■ **Textauszug**
-=-=-

Große Leuchtenhersteller haben ein weltweites Vertriebsnetz. Damit konnten wir im Libanon nicht konkurrieren und mussten etwas anbieten, das über das reine Produkt hinausgeht. Und da kommt die Kreativität ins Spiel. Ich meine Kreativität nicht nur in Bezug auf das Produkt selbst, sondern auf die Nutzung des Produkts. Schon damals begannen wir, Produkte für spezielle Räume und Anwendungen zu entwerfen und auch selbst herzustellen. Alles was wir bei PSLab tun – auch heute noch – hat mit Service durch Lichtdesign zu tun.

Du bist damals ein ziemlich großes Risiko eingegangen.
Ja, alles auf dieser Reise ist ein Risiko. (lacht) Es gab diesen großen Hunger und ich war überzeugt davon, dass wir es schaffen würden. Dabei ist es wichtig, den Kontext zu verstehen: Der Libanon ist nicht China, wo man billig produzieren kann. Der Libanon ist nicht Italien, wo man alles auf hohem Niveau herstellen kann. Der Libanon ist nicht Deutschland, wo man ein Gefühl für Technik hat. Beirut ist Beirut – wir sind nicht bekannt für diese Dinge. Unsere Idee war es, maßgeschneiderte Lichtlösungen für ein bestimmtes Projekt zu entwickeln. Später wollten wir dann auch mit der Qualität großer Leuchtenhersteller konkurrieren – in gestalterischer und technischer Hinsicht.

Ich kann also keine einzelne Leuchte bei PSLab kaufen?
Nein, ein einzelnes Produkt kann man bei uns nicht kaufen, denn es geht immer um den Raum. Selbst wenn er klein ist, kann man zu uns kommen, wir schauen den Raum an und entwerfen dafür eine spezielle Lichtlösung.

-=-=-

■ **Liste der Datensätze**

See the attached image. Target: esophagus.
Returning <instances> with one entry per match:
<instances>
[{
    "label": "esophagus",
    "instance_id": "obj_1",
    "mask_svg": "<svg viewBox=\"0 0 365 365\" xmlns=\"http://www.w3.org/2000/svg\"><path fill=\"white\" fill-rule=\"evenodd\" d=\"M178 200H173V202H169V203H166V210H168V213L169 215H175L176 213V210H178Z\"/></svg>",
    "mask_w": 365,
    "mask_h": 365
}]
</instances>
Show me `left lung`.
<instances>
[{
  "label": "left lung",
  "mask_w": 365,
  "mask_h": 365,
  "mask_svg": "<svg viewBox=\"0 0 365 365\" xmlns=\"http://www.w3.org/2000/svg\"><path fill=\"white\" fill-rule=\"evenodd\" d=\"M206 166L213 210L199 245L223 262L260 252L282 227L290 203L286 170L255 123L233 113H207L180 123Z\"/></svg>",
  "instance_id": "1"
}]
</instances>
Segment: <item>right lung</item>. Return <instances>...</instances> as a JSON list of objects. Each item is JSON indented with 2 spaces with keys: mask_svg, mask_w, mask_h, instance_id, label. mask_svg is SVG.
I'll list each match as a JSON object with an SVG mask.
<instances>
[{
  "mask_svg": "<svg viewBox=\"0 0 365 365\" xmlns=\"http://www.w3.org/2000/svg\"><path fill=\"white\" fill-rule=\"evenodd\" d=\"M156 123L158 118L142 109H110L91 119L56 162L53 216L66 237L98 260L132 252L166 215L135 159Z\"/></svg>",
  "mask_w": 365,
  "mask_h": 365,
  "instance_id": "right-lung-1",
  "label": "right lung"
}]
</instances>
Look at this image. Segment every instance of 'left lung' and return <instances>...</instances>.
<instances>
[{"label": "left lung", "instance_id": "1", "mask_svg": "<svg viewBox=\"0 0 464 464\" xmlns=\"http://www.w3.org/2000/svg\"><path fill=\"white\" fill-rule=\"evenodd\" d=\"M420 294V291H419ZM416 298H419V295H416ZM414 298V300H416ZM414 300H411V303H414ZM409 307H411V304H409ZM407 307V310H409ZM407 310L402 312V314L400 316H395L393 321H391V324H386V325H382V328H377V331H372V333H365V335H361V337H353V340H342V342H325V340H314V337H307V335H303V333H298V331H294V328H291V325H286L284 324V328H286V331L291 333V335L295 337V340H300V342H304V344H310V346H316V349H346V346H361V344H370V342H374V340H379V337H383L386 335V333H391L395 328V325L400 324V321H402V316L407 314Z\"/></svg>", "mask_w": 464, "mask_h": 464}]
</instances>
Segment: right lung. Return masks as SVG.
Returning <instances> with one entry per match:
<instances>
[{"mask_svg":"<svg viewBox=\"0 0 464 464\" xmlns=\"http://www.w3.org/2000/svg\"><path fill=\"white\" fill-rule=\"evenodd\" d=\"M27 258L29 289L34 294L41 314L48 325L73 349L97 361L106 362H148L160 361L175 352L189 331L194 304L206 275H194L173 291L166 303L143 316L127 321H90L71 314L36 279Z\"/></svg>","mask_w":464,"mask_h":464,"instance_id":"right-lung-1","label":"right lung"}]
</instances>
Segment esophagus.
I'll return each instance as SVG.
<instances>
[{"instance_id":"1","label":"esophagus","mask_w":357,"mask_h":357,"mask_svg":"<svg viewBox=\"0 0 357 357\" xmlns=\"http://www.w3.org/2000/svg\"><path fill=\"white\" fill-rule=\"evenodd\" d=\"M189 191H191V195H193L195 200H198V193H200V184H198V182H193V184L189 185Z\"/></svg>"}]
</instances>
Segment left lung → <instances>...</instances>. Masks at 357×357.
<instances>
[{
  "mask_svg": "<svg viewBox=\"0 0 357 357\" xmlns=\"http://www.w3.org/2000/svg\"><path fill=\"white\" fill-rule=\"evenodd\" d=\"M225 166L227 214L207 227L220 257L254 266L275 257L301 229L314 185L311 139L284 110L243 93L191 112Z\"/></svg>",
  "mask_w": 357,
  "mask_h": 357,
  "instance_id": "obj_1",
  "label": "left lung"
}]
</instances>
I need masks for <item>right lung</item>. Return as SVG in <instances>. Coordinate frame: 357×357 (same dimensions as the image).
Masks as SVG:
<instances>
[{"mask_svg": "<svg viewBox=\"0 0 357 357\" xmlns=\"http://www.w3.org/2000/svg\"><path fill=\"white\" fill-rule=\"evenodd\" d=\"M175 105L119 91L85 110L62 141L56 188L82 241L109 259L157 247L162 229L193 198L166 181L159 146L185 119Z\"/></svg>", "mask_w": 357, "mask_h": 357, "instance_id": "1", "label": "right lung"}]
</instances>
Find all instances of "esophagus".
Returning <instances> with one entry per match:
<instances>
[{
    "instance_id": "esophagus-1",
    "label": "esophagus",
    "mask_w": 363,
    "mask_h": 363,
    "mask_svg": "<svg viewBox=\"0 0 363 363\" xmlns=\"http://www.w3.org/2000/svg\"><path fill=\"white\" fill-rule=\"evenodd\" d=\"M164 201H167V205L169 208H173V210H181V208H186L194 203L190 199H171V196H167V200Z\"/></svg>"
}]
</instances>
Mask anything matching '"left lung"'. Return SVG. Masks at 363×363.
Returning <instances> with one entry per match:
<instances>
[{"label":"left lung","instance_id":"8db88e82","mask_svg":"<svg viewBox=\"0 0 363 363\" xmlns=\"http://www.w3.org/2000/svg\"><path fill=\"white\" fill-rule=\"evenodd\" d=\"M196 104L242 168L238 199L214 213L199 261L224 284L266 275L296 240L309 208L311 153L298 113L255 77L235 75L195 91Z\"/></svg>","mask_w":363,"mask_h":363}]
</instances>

-=-=-

■ **Deine Aufgabe**
Prüfe, ob diese Aussagen zum Textauszug passen, und antworte jeweils mit Ja oder Nein samt den entscheidenden Worten aus dem Textauszug als wörtlichem Zitat:
1. Bei PSLab kann man eine einzelne Leuchte kaufen.
2. PSLab entwirft Produkte für spezielle Räume und stellt sie auch selbst her.
3. Im Libanon kann man billig produzieren.

■ **Richtige Lösung**
1. Nein: „ein einzelnes Produkt kann man bei uns nicht kaufen“
2. Ja: „Produkte für spezielle Räume und Anwendungen zu entwerfen und auch selbst herzustellen“
3. Nein: „Der Libanon ist nicht China, wo man billig produzieren kann.“